The growth mindset applied to my life (part 2)

Sep 25, 2014

Continued from part 1. This part will discuss how the different mindsets affected me after I left university.

Post Cambridge

I was absolutely gutted when I didn't get a first class honours in my final exams. My only plan had been to stay for a fourth year at Cambridge. When that was no longer possible, I was stuck. I labelled myself as a "failure". It took me a long time to get over it.

[Note: I left Cambridge just over three years ago. I'm going to be skipping over a lot and focusing on the things important to this story.]

I stayed with my parents and spent a long time drifting with no clear purpose. I started to focus on non-career goals. I successfully lost a lot of weight (from 220lbs to 150lbs). I also learned to cook and passed my driving test.

In some areas of my life, I had an unconscious growth mindset. For example, with losing weight, I found it incredibly easy once I started. I never doubted that I would reach my final goal. I still had an incredibly fixed mindset in many other areas of my life. Most notably, my career and social skills.

Fun with Linux

For reasons that I can't remember, I started to develop an interest in Linux. I had a small netbook with Ubuntu and I set up my desktop to dual-boot.

One night when I couldn't sleep, I started reading a tutorial on Bash scripting. I was inexperienced with the Linux command line and I was very curious about how to use it properly. That curiosity drove me to learn everything I could about Bash. I started playing around. I created scripts for doing all kinds of things. It was a lot of fun. I also started using Vim as my text editor. It was hard to learn but I knew it would be worth it.

At some point, I realised that Bash wasn't suitable for everything. I switched my attention to Python. I practised on Project Euler problems. I also started work on a command line program for organising my personal diary. It was a pretty significant project for me. It has over 300 commits and has taken me many hundreds of hours. I feel that it taught me more about software development than any project before it.

All of the above are what I like to think of as natural growth. I was very curious about these things and that caused me to explore and learn on my own. I feel it also led me to develop a sort of unconscious growth mindset. I became very familiar with learning about new technologies. I accepted that I could probably learn anything with enough time and effort. However, I most definitely still had a fixed mindset in many areas.

The Professor P website

My father is the author of the Professor P series of children's books. A while ago, he made a website for the series which included several JavaScript games. It wasn't bad but it did look a bit dated. Also, many of the games did not work on modern browsers. We decided I should re-make the games.

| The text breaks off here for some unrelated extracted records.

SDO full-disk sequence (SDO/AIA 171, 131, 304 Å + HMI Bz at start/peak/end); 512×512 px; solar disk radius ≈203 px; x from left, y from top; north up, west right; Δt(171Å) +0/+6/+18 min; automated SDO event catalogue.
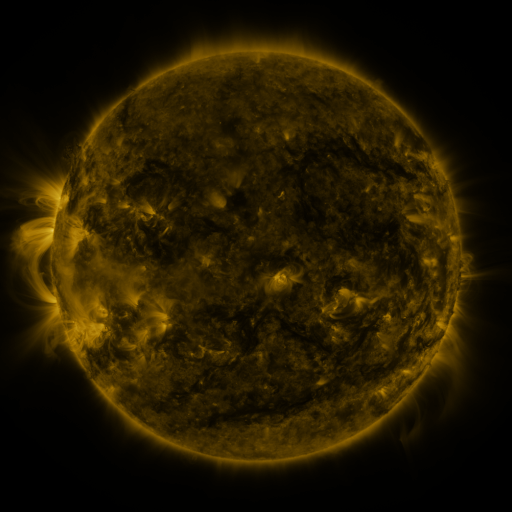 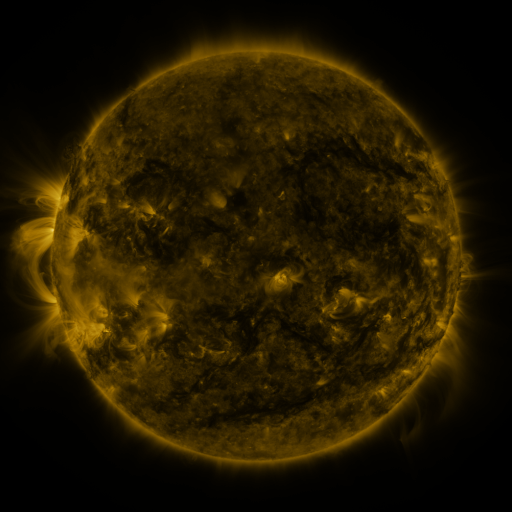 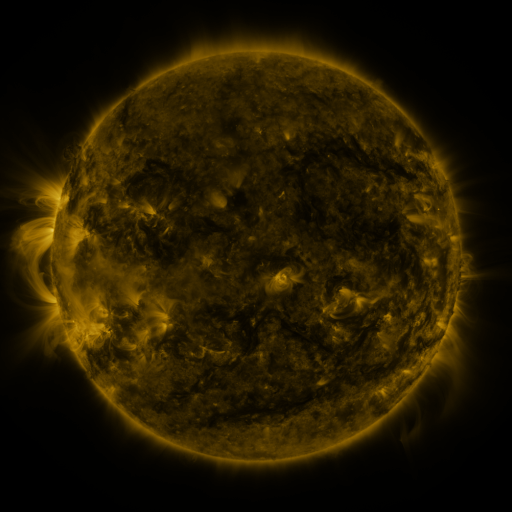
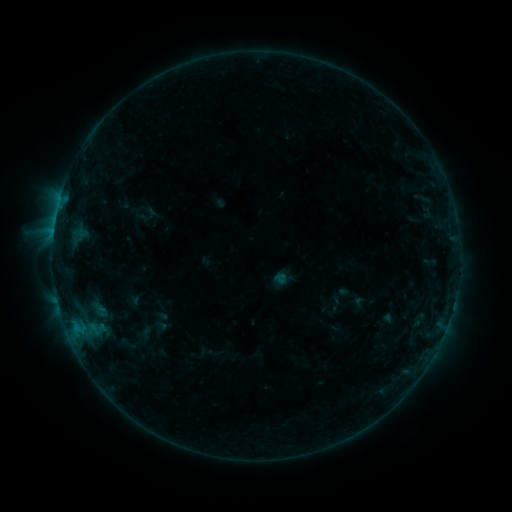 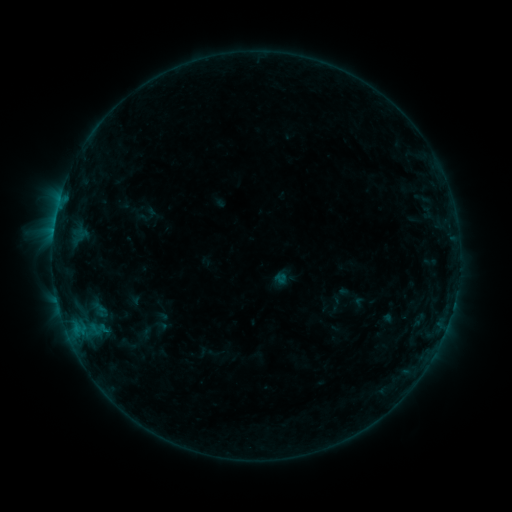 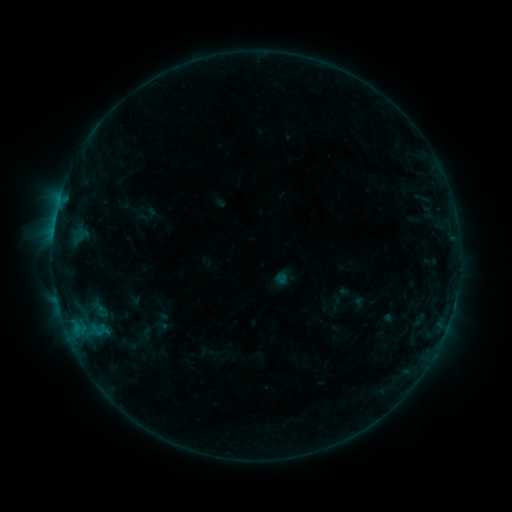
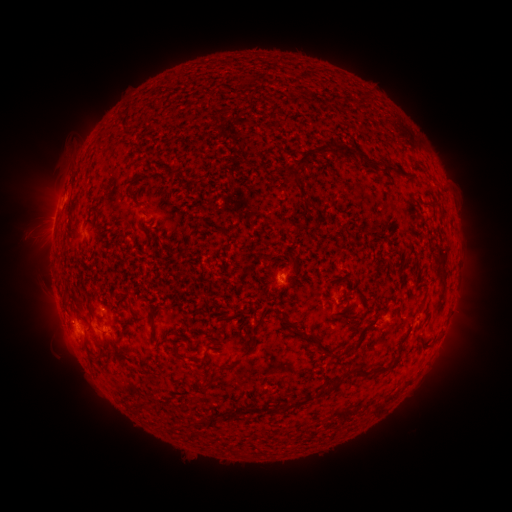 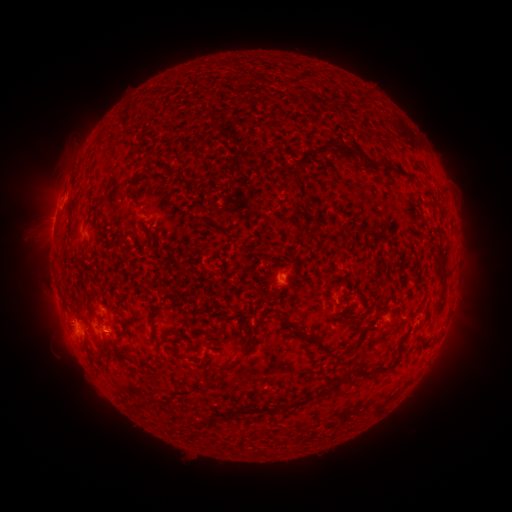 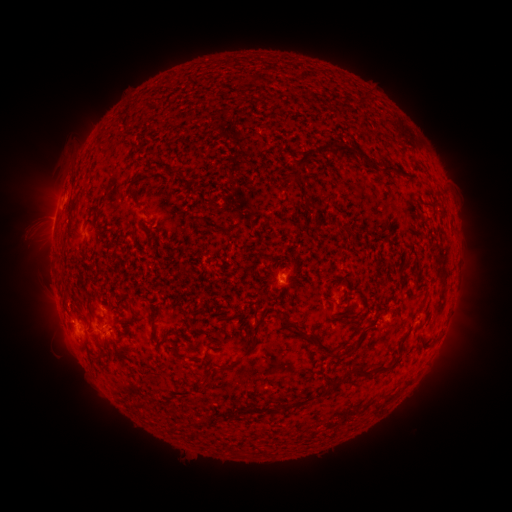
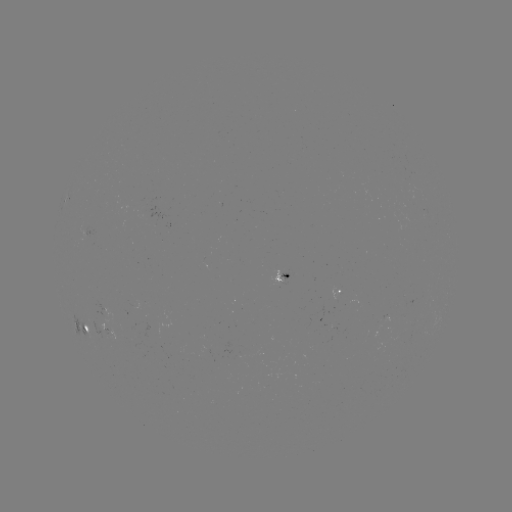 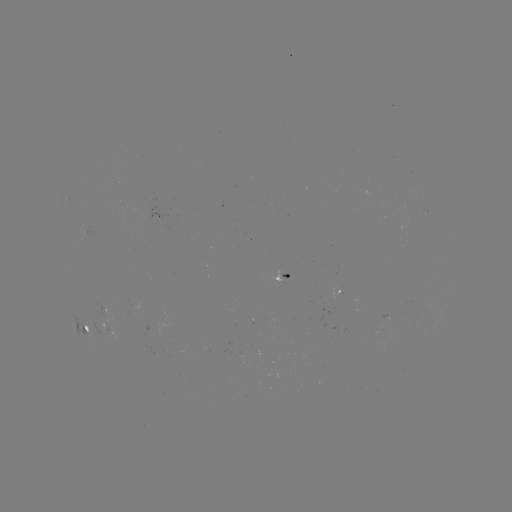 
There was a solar flare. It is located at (106, 330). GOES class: B5.0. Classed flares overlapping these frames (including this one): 1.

At the time, the only way I knew how to do this was to use Java applets. I remember sitting down with my Dad to have a look at some existing Java games. We were blown away by how absolutely terrible the Java installation process was. It took about two minutes and 15 clicks to get Java running in the browser. Pretty bad when compared to the JavaScript games, which worked instantly.

I then set out on an ambitious adventure to learn everything I could about HTML and JavaScript. I created many iterations of my first game, a tile sliding puzzle. I spent a long time on it and learned a lot in the process. I refactored it many times. I eventually added an intelligent AI opponent to race against the player (it uses a variation on the A* search algorithm). You can play the game right now on the Professor P website.

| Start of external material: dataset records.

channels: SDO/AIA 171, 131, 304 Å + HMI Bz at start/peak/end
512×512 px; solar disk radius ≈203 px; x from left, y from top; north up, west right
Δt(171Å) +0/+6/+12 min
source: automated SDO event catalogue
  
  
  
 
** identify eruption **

I added four other games, including a shark attack game, a memory card game, a quiz game and a wordsearch game (which I've already written about). Each was challenging in its own way and I learned a lot from all of them. I also spent a long time making the rest of the website with a static site generator (DocPad).

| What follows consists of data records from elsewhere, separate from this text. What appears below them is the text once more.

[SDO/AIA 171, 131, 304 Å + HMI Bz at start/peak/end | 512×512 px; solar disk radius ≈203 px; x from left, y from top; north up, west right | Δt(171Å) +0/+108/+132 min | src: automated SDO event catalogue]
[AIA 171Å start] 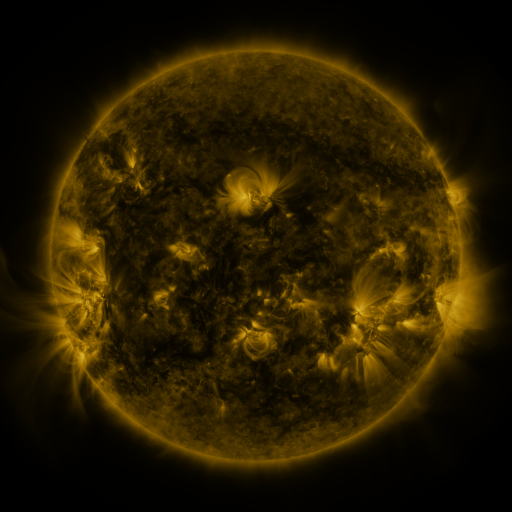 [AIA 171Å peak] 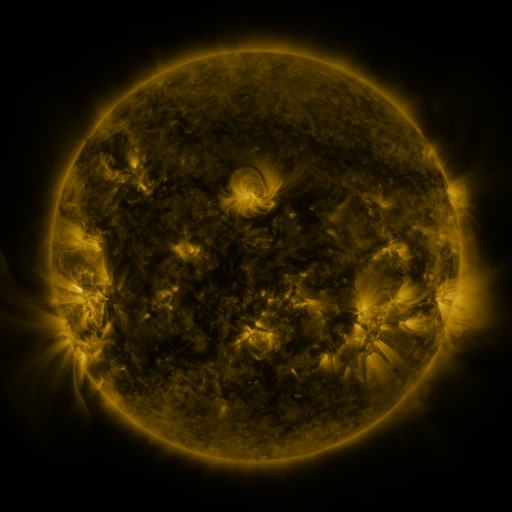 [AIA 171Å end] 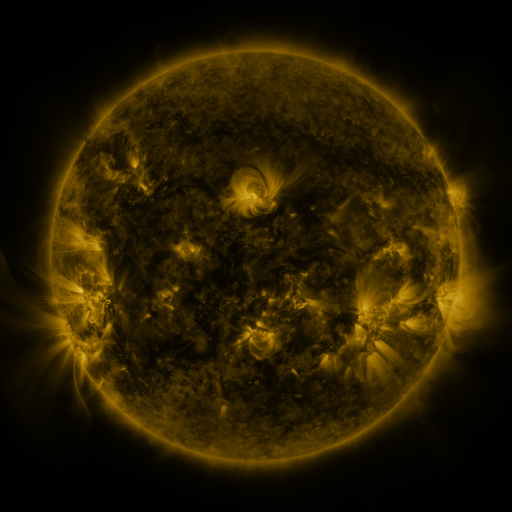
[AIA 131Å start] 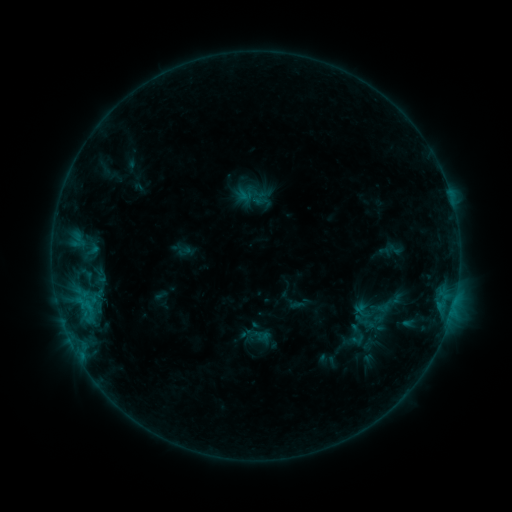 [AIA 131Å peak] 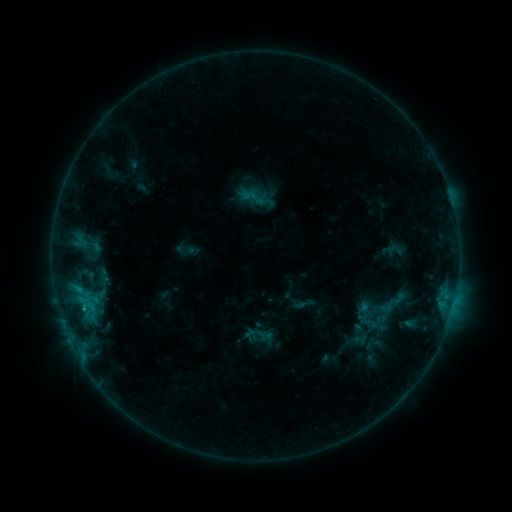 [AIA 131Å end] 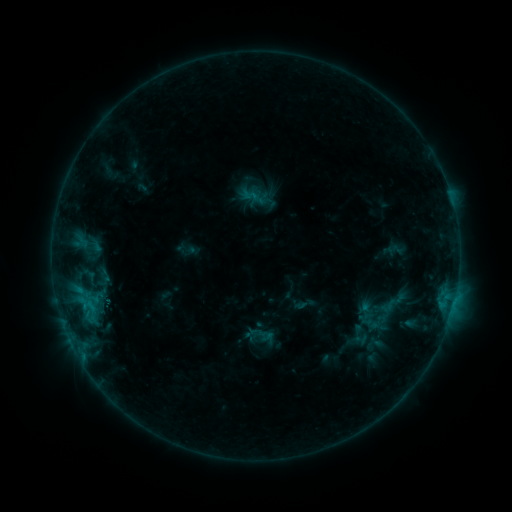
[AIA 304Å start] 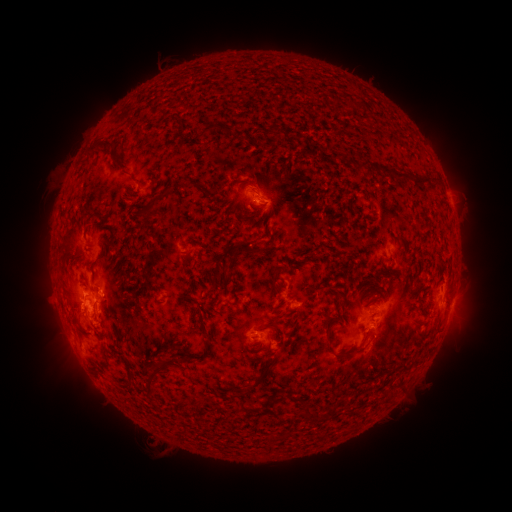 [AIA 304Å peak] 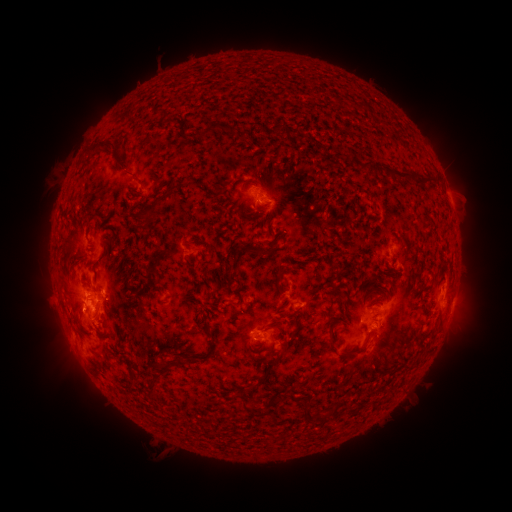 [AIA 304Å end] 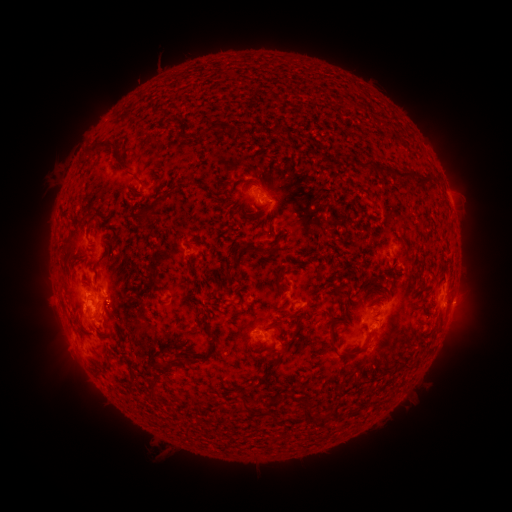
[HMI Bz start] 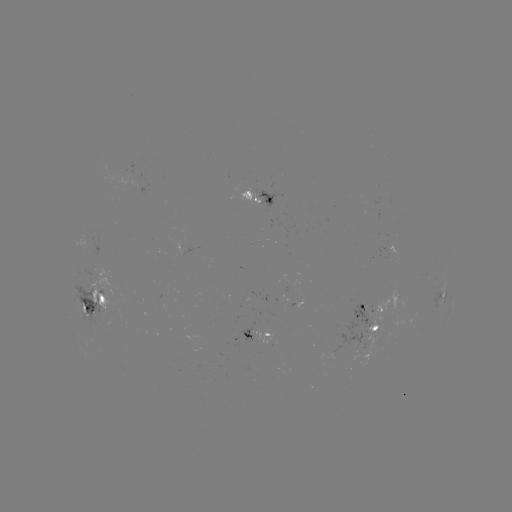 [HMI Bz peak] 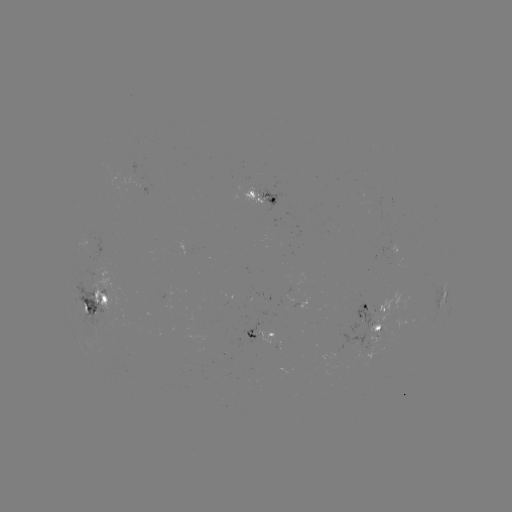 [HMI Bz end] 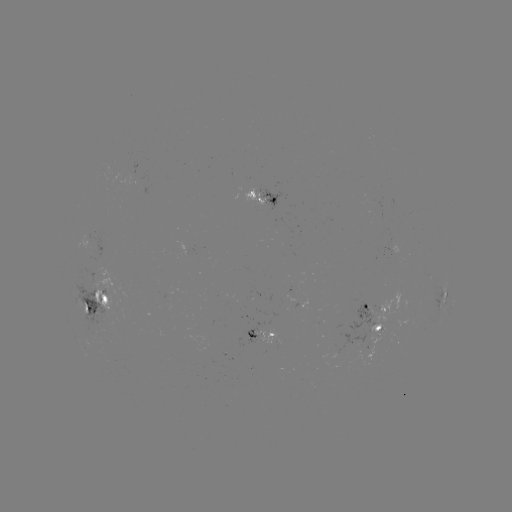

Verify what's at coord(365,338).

The whole thing took me about a year, although I did have a very slow start. I went through intense periods of passion-fuelled work followed by periods of boredom-filled procrastination. I've written about this before but it slowly got better. I'm very proud of the Professor P website. If I could start again, there are many things I would do differently. However, I feel it represents a lot of growth in my ability.

This blog

That brings me to my most recent project, this blog. I had wanted to start one for ages but had always put it off. Mostly out of a fear of not being good enough but also out of laziness. I knew it was going to be challenging but I stuck with it. I wanted to grow as a software developer and as a person.

I have written 14 posts so far (which has taken approximately 50 hours). I set myself a schedule and have stuck to it without fail. It's been hard work. It's difficult to quantify but I feel like I've already got a lot better at the process of writing.

One specific decision I'm pleased I made was to only publish my "best" content. I have been writing a personal diary for nearly four years. I just throw any old words into that with minimal editing. I could have done that for this blog but I'm glad I didn't. Editing my own words is one of the hardest parts of writing.

The future

Despite my success with blogging so far, it is too much of a "meta" activity. That is, I have to write about something else. Out of the 14 posts I've written so far, 5 have been about blogging or setting up this blog, 7 have been about things I had already done and 2 have been about new things (which I had no experience with before writing the post). The problem is, I don't want to write about blogging too much and I will eventually run out of things which I have already done. I need some new projects to work on.

My blog is the perfect way to challenge myself in other areas. Public commitment is very powerful. It's been the main reason I have been able to stick to my blogging schedule so far.

In the future, I plan to set myself specific challenges and then write about them. There are many areas in which I want to grow and I have lots of ideas for challenges.